The number of Hispanic students in public schools dropped dramatically in communities with immigration enforcement partnerships.

By Lauren Camera

IN COMMUNITIES WHERE Immigration and Customs Enforcement officers formed partnerships with local police to enforce immigration laws, the number of Hispanic students enrolled in public schools fell significantly – by nearly 10 percent in just two years.

Using K-12 enrollment data in 55 counties from 2000 to 2011, when such ICE partnerships first began, researchers at Stanford University found that they displaced more than 300,000 Hispanic students, mostly younger, elementary-school students and mostly U.S. citizens.

The findings, published earlier this fall in the National Bureau of Economic Research, provide “robust evidence,” the researchers said, “that partnerships between ICE and local law-enforcement agencies led to substantial reductions in Hispanic student enrollment.”

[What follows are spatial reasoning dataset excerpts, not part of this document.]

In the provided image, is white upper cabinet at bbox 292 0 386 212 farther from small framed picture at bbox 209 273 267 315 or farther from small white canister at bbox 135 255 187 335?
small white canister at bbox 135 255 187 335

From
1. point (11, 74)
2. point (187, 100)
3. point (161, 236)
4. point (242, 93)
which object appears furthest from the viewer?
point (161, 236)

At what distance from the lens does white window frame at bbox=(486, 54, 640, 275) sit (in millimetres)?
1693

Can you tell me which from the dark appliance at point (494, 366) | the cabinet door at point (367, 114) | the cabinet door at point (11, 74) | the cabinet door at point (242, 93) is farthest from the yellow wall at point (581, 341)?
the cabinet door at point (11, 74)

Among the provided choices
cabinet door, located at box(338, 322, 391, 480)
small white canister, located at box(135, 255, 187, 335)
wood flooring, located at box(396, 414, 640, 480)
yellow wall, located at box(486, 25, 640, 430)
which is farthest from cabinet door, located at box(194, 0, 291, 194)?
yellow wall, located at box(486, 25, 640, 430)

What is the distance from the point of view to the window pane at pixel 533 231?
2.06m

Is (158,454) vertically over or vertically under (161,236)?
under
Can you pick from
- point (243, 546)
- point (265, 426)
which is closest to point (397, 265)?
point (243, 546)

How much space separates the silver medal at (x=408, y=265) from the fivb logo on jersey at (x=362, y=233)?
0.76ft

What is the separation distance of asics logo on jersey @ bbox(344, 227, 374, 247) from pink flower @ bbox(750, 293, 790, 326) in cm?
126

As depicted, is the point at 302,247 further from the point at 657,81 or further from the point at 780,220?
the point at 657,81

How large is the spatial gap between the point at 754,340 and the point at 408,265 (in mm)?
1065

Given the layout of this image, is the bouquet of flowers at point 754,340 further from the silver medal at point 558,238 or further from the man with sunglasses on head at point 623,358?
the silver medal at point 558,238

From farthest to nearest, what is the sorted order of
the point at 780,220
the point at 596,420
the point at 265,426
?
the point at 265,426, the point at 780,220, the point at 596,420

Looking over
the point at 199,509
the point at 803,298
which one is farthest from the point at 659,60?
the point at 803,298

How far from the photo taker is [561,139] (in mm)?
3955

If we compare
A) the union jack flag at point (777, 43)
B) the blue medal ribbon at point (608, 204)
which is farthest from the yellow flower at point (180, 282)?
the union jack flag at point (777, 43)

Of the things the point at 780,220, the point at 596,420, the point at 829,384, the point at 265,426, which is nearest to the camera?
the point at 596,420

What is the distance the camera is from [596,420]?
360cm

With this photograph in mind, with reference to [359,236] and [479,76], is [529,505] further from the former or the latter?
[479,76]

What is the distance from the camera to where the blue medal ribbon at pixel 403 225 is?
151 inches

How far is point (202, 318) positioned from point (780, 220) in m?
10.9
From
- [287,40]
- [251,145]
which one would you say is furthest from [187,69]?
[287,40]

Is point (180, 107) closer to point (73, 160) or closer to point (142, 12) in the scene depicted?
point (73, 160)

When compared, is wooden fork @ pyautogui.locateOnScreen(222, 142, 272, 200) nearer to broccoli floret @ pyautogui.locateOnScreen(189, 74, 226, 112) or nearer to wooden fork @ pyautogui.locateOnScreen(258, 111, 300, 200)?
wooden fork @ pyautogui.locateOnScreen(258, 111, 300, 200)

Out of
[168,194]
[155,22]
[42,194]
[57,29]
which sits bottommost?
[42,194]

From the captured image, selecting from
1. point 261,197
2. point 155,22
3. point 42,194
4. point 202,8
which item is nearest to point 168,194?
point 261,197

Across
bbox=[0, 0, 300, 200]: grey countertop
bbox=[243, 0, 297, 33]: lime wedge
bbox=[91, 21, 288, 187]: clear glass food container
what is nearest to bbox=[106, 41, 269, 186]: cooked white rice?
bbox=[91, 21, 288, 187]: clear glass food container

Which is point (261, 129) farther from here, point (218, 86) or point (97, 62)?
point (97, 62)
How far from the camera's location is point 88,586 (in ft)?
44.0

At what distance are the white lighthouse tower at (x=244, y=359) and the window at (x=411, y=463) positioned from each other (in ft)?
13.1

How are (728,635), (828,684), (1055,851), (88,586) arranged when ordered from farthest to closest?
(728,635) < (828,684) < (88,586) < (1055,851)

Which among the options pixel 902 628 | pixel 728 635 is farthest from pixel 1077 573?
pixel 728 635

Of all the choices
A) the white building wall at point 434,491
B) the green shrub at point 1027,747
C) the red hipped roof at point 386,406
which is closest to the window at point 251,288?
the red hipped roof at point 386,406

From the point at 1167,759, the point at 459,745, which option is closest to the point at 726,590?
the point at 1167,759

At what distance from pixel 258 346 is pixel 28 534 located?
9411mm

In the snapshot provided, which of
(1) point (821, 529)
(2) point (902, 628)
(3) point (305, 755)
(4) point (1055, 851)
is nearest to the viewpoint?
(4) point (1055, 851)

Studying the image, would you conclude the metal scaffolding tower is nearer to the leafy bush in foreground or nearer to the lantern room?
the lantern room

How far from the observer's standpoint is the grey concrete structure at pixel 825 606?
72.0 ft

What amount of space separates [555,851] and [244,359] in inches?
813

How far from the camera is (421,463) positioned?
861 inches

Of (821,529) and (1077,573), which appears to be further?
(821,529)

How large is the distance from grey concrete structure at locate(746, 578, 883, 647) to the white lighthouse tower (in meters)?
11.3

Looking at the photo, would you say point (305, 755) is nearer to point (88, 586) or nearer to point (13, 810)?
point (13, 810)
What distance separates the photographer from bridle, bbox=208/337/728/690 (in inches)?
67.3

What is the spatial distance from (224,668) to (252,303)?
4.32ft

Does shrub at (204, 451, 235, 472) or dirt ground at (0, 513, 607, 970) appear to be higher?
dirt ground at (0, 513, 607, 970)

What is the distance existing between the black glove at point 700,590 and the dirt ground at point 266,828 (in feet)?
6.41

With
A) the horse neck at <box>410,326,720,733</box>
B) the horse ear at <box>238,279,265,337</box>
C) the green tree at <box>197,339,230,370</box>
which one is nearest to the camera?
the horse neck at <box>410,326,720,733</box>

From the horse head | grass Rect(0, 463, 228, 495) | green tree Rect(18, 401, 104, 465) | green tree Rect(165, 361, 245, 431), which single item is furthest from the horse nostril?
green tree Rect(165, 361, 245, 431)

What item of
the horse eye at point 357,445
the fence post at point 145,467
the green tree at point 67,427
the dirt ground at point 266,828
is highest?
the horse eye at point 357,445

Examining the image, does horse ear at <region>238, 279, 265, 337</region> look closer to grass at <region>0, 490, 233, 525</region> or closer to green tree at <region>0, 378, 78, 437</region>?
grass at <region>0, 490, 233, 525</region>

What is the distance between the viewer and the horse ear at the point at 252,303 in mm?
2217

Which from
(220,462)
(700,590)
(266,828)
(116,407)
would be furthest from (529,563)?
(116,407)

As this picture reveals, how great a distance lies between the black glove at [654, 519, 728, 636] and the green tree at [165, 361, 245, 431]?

“I was surprised by the magnitude, especially when we mapped it to the preexisting population of Hispanic students,” says Thomas Dee, professor at Stanford and lead author of the paper. “Now we’re understandably paying so much attention to immigration enforcement at the border, but this type of enforcement is really consequential as well.”

Indeed, tensions over immigration escalated this weekend when those seeking asylum in the U.S. arrived at the U.S.-Mexican border as part of Central American migrant caravan and clashed with border patrol agents. But the Trump administration has long called for an increase in such ICE partnerships.

There are currently about 725,000 young people in the U.S. without legal status, and 4.5 million young people with at least one parent in the country without legal status.

As it stands, 78 law enforcement agencies in 20 states are empowered to carry out immigration law through such partnerships with ICE.

But the collaborations have proven controversial: Advocates argue that they effectively enforce immigration laws and also deter those in the U.S. illegally from taking up residence in the communities. Critics, however, say the partnerships eviscerate trust between police officers and the communities they’re tasked with protecting and also result in some major civil rights violations, including racial profiling.